- **WHAT IS NEEDED**:
Return every line in the items below that contains the word "shadow", reproducing each such line in full.

- **SOURCE DATA**:
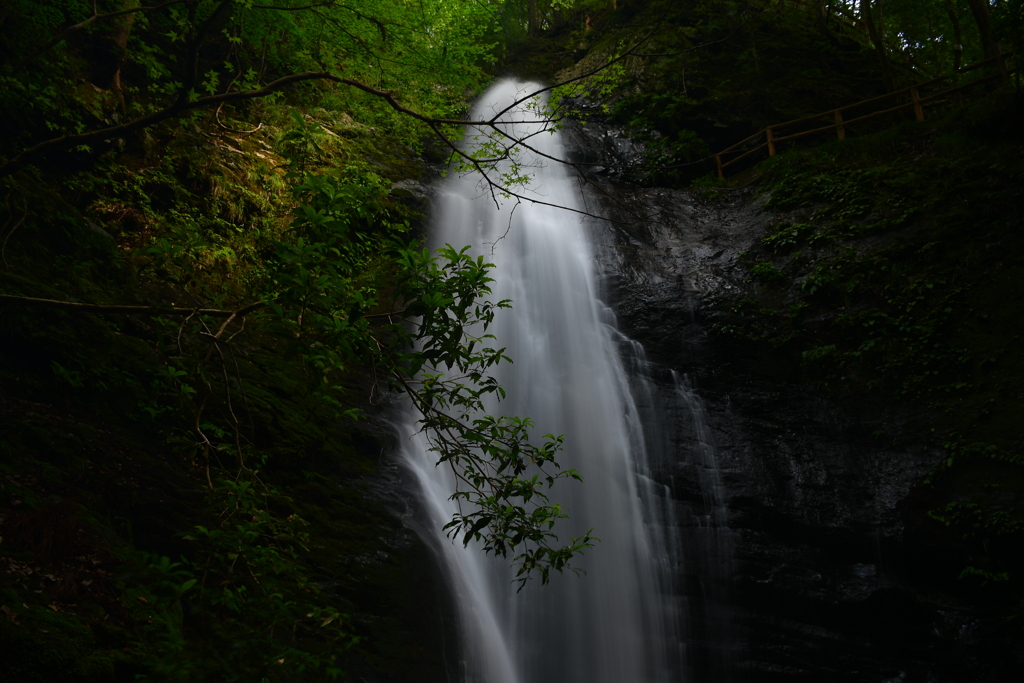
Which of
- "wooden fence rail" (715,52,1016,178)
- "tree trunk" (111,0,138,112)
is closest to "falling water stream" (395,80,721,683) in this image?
...
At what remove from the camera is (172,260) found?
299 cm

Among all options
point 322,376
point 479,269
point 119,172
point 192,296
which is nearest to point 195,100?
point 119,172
* * *
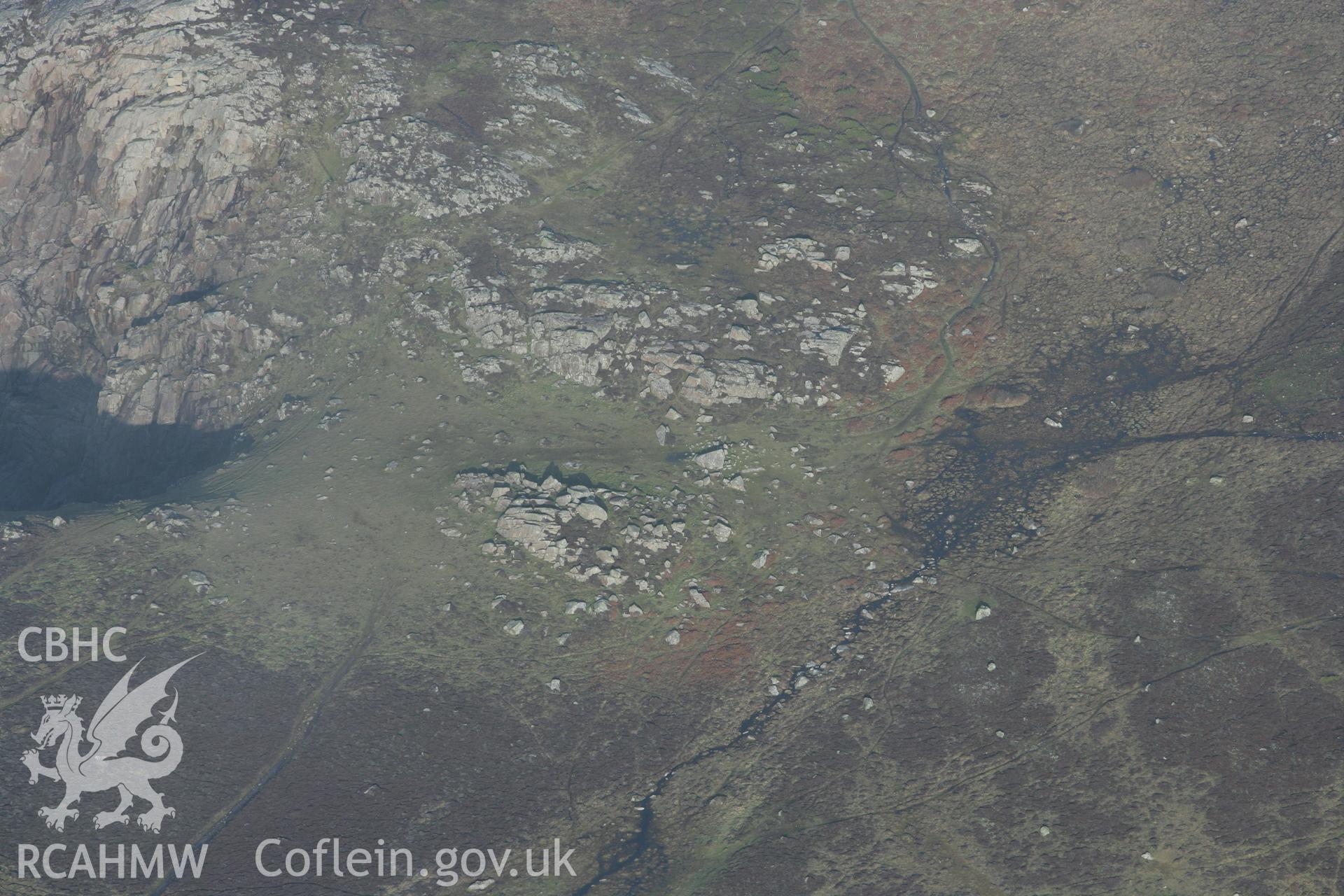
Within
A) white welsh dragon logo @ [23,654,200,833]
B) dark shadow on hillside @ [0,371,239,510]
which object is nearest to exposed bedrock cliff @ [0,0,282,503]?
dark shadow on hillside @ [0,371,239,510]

- **FULL ANSWER**:
B) dark shadow on hillside @ [0,371,239,510]
dark shadow on hillside @ [0,371,239,510]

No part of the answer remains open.